When the Logical Router is deleted, FRR daemons are also killed and BGP goes down as seen in /var/log/frr/frr.log:

 2023-08-07T13:19:12.936Z <Edge hostname> zebra 7786 - -  [EC 4043309117] Client 'system' encountered an error and is shutting down.
 2023-08-07T13:19:12.046Z <Edge hostname> ospfd 8135 - -  Terminating on signal
 2023-08-07T13:19:12.235Z <Edge hostname> bgpd 8095 - -  %ADJCHANGE: neighbor <IP>(Unknown) in vrf default Down Neighbor deleted
 2023-08-07T13:19:12.235Z <Edge hostname> bgpd 8095 - -  %ADJCHANGE: neighbor <IP>(Unknown) in vrf default Down Neighbor deleted
 2023-08-07T13:19:12.892Z <Edge hostname> bgpd 8095 - -  Terminating on signal

Environment

VMware NSX-T Data Center 3.x
VMware NSX 4x

Cause

This issue occurs because of the order of fullsync for different namespaces. As a result, when the monitoring table's fullsync is submitted, all the configurations in the nsx namespace will be treated as "not existing" and eventually get removed.

Resolution

This issue is resolved in VMware NSX 3.2.2, available at Broadcom downloads.
This issue is resolved in VMware NSX 4.1.1, available at Broadcom downloads.
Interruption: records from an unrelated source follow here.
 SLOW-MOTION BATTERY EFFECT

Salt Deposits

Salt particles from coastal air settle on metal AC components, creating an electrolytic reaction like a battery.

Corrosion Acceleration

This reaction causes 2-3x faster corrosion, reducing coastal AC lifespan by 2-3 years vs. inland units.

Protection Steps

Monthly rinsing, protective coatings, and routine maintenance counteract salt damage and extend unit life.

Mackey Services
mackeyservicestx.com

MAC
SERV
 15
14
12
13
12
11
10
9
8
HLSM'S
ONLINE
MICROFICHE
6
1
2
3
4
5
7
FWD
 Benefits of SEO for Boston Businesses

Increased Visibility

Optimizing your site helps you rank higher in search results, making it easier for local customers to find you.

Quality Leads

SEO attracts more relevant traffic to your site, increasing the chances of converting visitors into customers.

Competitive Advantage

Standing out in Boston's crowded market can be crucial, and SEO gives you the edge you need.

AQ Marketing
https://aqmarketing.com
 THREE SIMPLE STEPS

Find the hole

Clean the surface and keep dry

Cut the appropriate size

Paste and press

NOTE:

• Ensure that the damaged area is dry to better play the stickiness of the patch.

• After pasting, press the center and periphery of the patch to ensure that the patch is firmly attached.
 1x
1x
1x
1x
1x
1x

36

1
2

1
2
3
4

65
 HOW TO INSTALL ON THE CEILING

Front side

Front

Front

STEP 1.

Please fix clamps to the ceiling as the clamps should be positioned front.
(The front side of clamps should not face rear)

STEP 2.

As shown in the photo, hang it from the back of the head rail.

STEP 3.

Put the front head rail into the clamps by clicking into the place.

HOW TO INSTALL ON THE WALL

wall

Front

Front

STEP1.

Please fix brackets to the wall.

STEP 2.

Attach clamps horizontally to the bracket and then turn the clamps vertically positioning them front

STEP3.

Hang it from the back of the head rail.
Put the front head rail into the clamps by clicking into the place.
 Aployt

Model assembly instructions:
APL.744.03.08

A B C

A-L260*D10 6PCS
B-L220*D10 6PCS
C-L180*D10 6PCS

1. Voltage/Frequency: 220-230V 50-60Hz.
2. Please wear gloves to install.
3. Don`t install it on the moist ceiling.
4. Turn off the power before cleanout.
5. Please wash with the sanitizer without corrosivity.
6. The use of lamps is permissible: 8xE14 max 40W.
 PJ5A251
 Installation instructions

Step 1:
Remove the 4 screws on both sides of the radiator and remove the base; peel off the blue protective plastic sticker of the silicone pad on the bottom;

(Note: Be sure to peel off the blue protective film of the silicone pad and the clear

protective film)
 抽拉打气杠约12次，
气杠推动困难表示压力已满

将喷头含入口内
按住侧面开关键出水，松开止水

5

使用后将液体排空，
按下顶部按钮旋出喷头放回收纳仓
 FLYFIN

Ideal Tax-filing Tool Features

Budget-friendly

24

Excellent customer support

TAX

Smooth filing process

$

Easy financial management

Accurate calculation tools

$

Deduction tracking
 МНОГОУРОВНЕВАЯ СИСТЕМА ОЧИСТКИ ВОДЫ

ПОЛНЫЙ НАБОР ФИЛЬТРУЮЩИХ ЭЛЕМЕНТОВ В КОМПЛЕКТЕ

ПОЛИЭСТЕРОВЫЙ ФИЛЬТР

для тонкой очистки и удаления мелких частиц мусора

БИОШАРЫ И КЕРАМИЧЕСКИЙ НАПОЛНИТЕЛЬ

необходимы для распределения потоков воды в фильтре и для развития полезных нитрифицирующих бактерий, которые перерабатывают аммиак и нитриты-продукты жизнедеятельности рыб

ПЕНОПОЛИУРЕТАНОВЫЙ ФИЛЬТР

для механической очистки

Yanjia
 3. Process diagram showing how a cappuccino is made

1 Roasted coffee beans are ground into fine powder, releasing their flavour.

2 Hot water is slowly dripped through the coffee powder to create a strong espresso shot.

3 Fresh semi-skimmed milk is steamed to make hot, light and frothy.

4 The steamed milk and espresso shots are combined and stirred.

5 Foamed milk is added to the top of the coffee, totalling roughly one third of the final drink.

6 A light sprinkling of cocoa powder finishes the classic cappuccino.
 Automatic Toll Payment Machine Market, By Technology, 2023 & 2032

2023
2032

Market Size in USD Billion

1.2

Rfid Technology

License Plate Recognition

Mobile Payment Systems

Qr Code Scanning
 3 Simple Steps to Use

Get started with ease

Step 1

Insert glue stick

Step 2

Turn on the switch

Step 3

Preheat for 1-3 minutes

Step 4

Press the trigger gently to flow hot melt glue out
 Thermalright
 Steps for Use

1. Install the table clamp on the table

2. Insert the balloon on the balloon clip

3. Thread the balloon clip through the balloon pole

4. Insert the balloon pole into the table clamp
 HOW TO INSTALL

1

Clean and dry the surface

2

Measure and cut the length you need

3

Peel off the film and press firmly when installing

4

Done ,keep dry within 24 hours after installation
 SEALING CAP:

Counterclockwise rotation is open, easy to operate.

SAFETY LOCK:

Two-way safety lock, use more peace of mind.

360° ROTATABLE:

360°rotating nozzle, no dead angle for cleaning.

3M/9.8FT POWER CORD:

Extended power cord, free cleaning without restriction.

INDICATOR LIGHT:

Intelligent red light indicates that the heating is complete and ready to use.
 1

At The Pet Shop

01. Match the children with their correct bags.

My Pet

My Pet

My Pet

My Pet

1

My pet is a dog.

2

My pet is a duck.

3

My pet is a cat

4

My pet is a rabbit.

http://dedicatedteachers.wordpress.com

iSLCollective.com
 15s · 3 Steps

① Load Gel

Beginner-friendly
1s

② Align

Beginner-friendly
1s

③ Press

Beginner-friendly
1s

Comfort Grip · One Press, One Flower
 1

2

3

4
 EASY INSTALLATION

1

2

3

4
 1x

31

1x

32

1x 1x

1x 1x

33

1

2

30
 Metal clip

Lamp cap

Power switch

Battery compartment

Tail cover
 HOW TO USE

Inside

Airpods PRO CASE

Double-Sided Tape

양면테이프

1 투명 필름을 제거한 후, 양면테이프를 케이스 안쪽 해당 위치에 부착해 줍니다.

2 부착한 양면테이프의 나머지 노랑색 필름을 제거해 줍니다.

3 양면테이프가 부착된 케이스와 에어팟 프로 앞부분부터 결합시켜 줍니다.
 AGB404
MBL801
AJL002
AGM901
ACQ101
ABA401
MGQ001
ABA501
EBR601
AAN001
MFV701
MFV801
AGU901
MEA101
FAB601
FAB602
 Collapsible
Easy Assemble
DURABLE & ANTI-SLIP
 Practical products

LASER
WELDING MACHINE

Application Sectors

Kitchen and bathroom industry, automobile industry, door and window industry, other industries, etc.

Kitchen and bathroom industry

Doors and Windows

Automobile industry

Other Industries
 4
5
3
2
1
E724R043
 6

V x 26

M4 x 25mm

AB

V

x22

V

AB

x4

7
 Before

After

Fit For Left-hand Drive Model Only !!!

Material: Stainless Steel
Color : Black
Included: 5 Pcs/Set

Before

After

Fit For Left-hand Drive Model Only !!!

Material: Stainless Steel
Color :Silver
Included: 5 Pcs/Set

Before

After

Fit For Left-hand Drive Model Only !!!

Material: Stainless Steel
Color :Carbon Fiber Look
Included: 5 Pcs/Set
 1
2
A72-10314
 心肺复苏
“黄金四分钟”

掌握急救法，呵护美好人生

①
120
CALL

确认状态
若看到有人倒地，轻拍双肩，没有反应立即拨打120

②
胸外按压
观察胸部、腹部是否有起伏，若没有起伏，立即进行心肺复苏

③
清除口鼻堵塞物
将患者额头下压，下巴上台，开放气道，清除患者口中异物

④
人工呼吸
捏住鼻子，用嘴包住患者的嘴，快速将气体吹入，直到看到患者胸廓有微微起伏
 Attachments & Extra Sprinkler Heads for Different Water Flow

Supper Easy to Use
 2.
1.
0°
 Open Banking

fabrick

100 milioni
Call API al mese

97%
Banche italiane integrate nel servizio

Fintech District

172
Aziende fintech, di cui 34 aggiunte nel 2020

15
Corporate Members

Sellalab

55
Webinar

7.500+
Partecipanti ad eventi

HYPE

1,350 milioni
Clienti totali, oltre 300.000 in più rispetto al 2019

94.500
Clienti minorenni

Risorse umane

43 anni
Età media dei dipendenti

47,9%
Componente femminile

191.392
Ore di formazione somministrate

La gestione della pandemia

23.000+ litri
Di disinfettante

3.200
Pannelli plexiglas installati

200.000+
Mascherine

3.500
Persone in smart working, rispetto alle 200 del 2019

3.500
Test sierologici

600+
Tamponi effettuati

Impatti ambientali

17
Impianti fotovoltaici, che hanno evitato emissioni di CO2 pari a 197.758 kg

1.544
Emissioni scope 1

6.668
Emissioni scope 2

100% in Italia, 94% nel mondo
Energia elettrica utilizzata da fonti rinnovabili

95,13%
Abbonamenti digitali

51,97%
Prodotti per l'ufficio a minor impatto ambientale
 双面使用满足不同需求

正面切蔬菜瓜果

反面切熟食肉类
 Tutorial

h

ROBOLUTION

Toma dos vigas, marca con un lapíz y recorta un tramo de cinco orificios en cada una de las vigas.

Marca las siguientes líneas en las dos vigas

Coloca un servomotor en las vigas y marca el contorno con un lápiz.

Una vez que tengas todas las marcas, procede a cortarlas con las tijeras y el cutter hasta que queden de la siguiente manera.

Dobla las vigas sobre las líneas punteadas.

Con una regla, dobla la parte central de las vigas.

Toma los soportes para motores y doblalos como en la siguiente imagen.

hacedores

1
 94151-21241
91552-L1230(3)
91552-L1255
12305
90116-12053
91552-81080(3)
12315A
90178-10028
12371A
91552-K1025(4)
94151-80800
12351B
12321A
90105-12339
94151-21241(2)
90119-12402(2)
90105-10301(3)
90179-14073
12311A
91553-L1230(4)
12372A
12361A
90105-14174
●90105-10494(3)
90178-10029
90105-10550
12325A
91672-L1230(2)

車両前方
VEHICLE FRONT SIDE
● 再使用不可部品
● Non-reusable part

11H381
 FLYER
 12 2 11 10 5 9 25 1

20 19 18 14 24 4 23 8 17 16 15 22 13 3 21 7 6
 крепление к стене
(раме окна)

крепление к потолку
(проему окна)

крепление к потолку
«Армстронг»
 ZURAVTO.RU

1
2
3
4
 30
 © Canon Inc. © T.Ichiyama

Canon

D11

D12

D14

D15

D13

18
If you are having difficulty finding and download software, please review the Download Broadcom products and software KB.

Note:

The issue with deleting configurations from the nsx namespace with the impact described above is resolved in NSX 3.2.2.

However, the monitoring namespace will still be empty if the issue is hit on 3.2.2+, which will affect Alarms data. The CCP is responsible for syncing Alarm data stored in the monitoring namespace from the management plane to Transport Nodes, and this will prevent any administrative changes to Alarms from taking effect.

The resolution for all namespaces is in NSX 4.1.1.

Workaround:

Restart the central control plane on all Manager nodes one at a time.

As admin: restart service controller
As root: service nsx-ccp restart

Additional Information

Impact/Risks:
If BGP goes down, this can cause a N/S outage.